**ABOUT THIS TASK**
The lines to print are the one containing "scientific name: Didelphis virginiana" and every line after it through the end of the entries below. Print them exactly and nothing else.

**DATA FOR THE TASK**
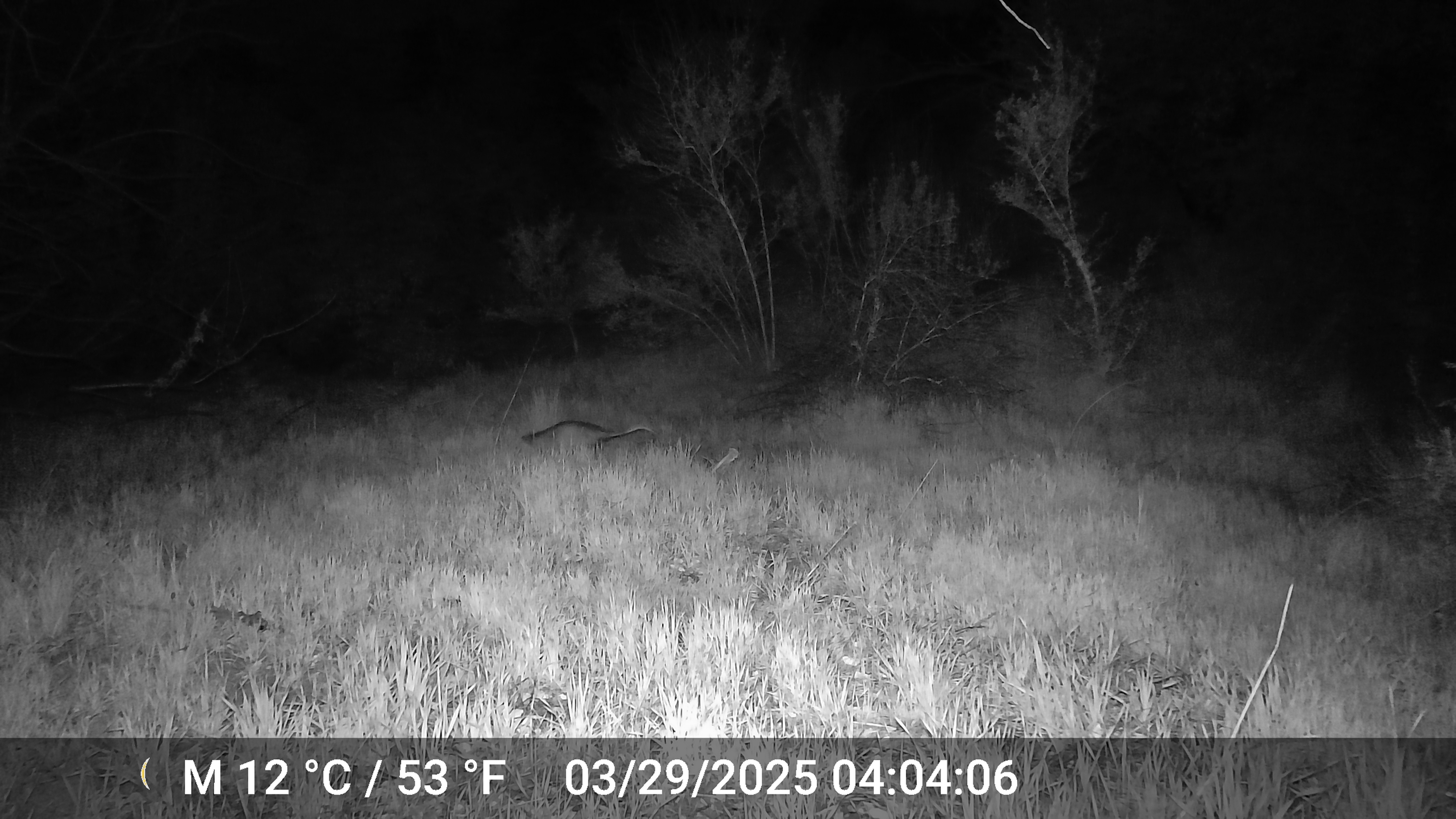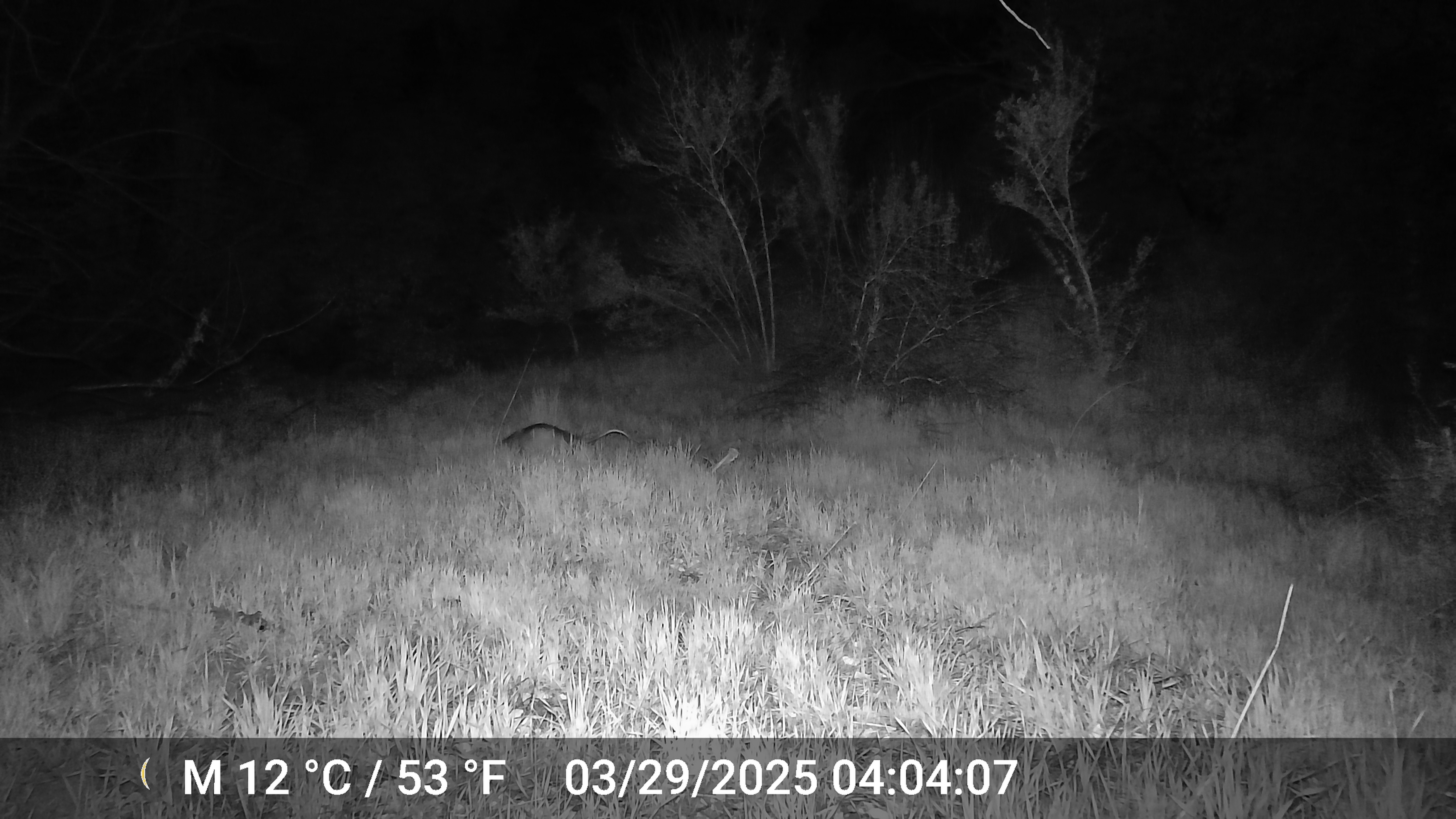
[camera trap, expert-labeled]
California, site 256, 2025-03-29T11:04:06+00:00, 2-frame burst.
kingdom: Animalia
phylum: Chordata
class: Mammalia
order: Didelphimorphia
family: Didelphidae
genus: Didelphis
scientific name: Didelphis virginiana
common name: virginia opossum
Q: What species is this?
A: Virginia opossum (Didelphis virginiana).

**ANSWER TO THE PROBLEM**
scientific name: Didelphis virginiana
common name: virginia opossum
Q: What species is this?
A: Virginia opossum (Didelphis virginiana).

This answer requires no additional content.